Las manos pequeñas es la última novela de Andrés Barba, un escritor que, poco a poco, y casi sin hacer ruido, se ha ido convirtiendo en una de las voces más singulares y sólidas de la narrativa española contemporánea. Aunque nació en 1975, su obra no es asimilable a las nuevas narrativas de los autores de la llamada generación Nocilla, sino que su producción se ha caracterizado por un intimismo y una prosa cuidada y elegante que lo acercarían a otros autores también jóvenes como Ricardo Menéndez Salmón o, allende los mares, a figuras tan exquisitas como Alejandro Zambra.

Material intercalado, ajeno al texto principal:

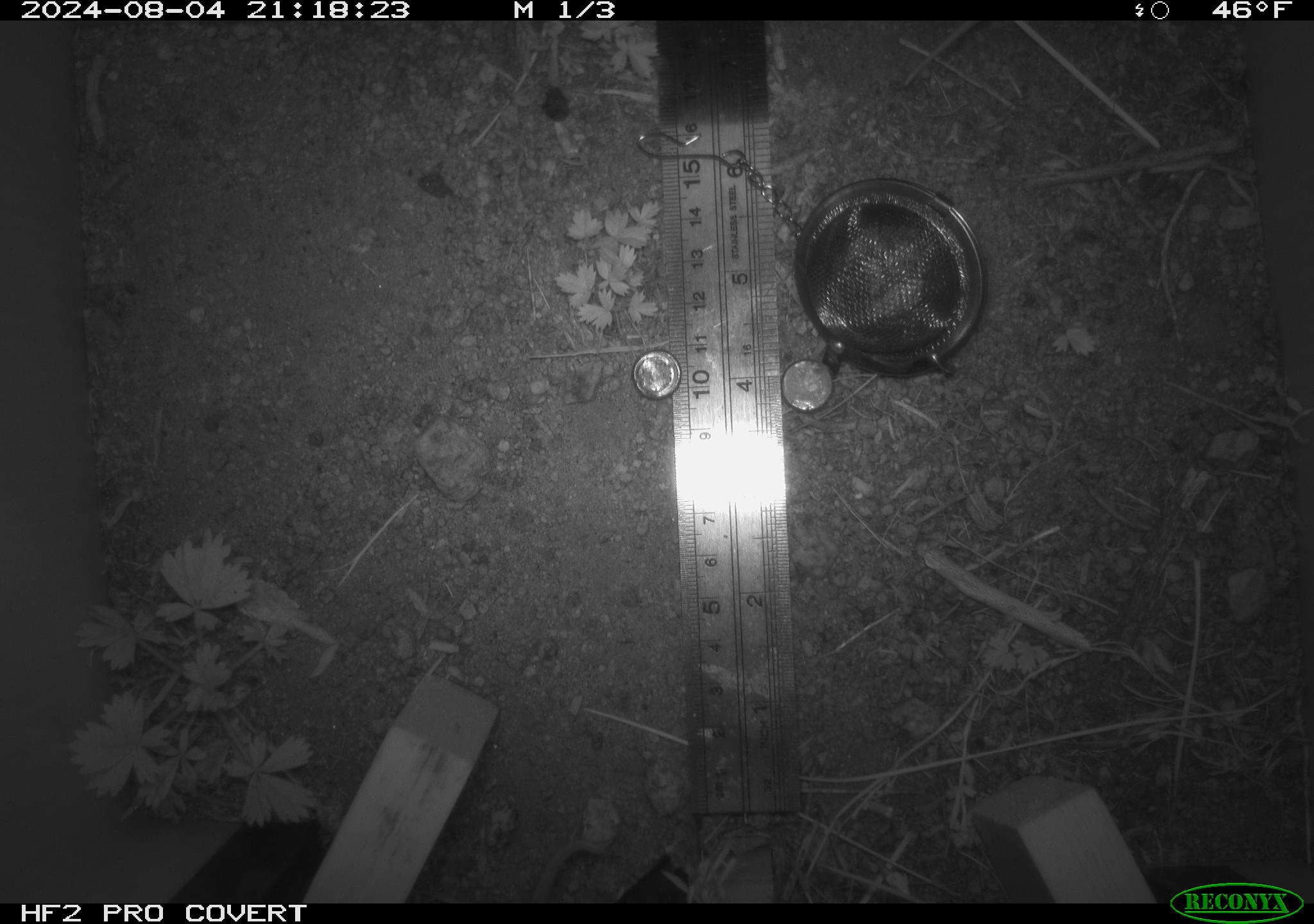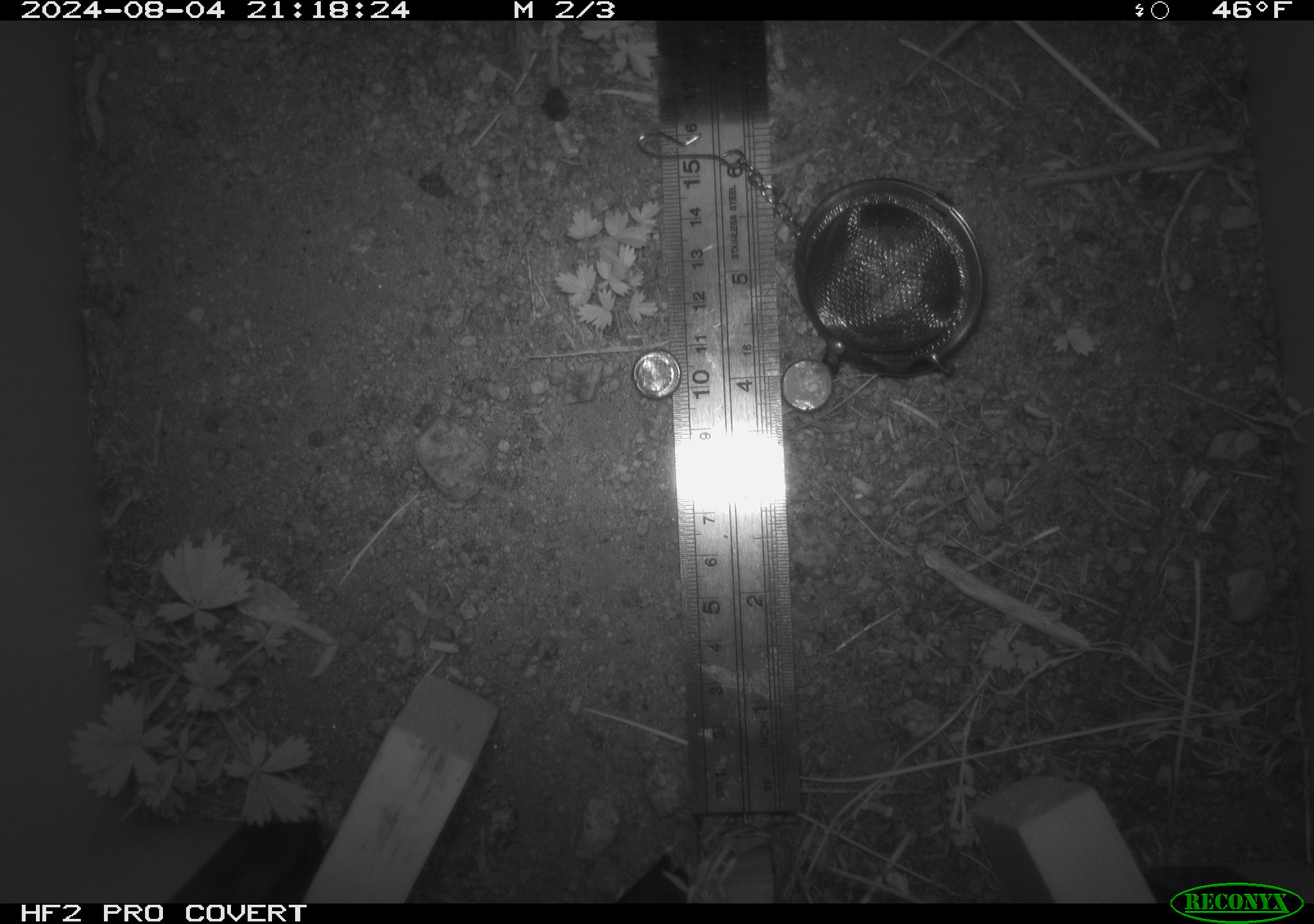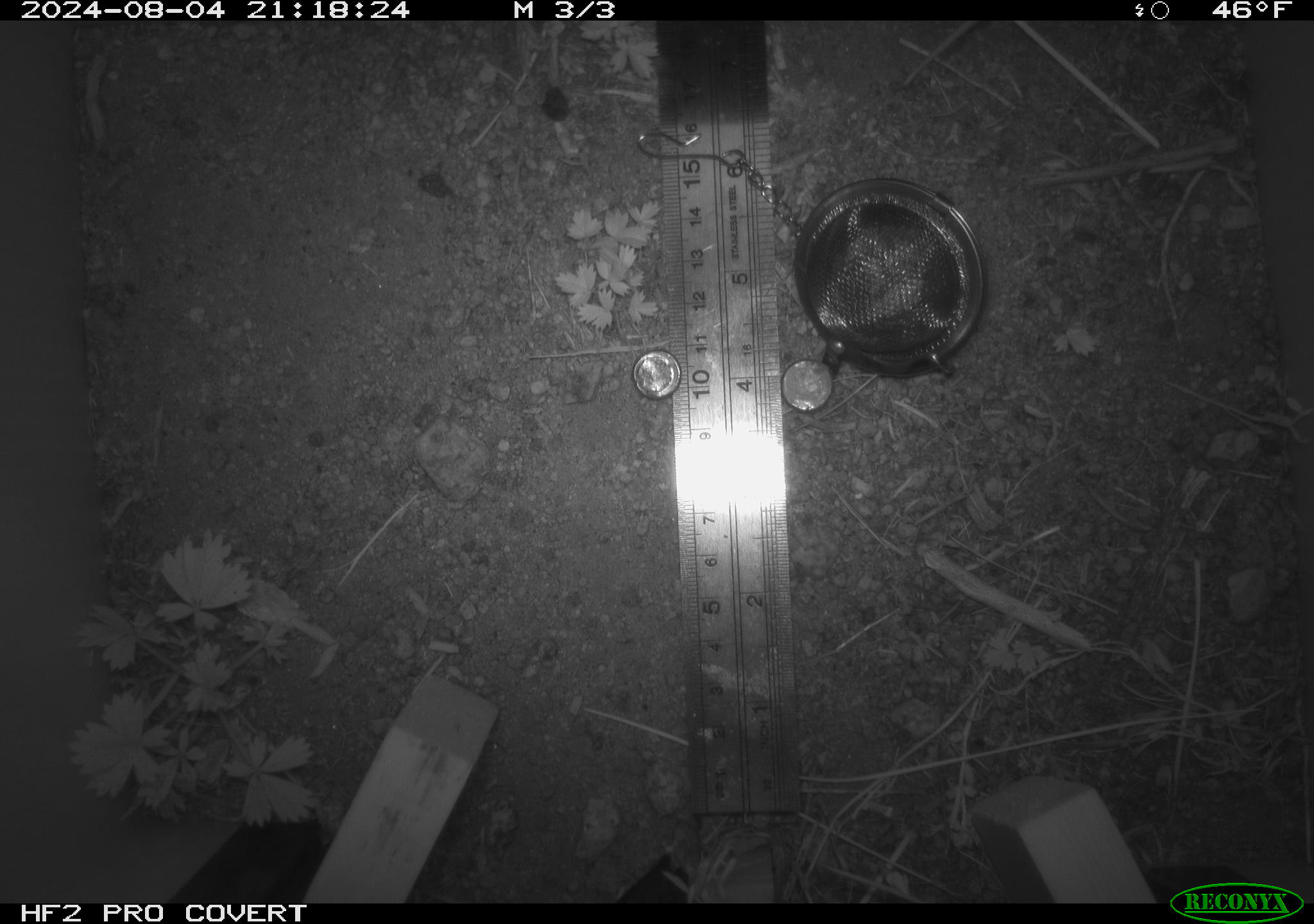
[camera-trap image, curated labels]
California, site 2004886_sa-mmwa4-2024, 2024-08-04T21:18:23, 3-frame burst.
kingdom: Animalia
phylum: Chordata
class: Mammalia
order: Rodentia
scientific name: Rodentia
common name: mouse species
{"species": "mouse species (Rodentia)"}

En este librito de apenas cien páginas, Barba cuenta la historia de una niña, Marina, y su contradictoria relación con su cuerpo. Una niña cuyos padres mueren en un accidente de tráfico y tiene que aprender a vivir en un orfanato en el que es vista como un ser abominable. Es una historia de alteridad. El miedo y la desconfianza ante el otro, pero también la violencia empleada para paliar ese miedo. Es también la historia de una inadaptación. Y, al mismo tiempo, la historia de la crueldad de la inocencia. De una inocencia perversa aunque no maligna.

El libro nos acerca a las pesadillas, a los miedos y también a los deseos de la infancia. Unos miedos y deseos mostrados, por ejemplo, a través de un juego perverso ideado por Marina, el juego de la muñeca, en el que las niñas se hacen pasar por seres inanimados y quedan expuestas a la voluntad de los otros, que pueden, desde contarle sus secretos, a tomar su cuerpo como un campo de experimentación. Sin duda, eso nos trae a la mente el relato de Hoffmann sobre el que Freud elabora su célebre teoría de lo siniestro, en este caso entendido como esa contradictoria e incómoda relación que establecemos con esas cosas que están a medio camino entre lo familiar y lo extraño, entre lo animado y lo inanimado.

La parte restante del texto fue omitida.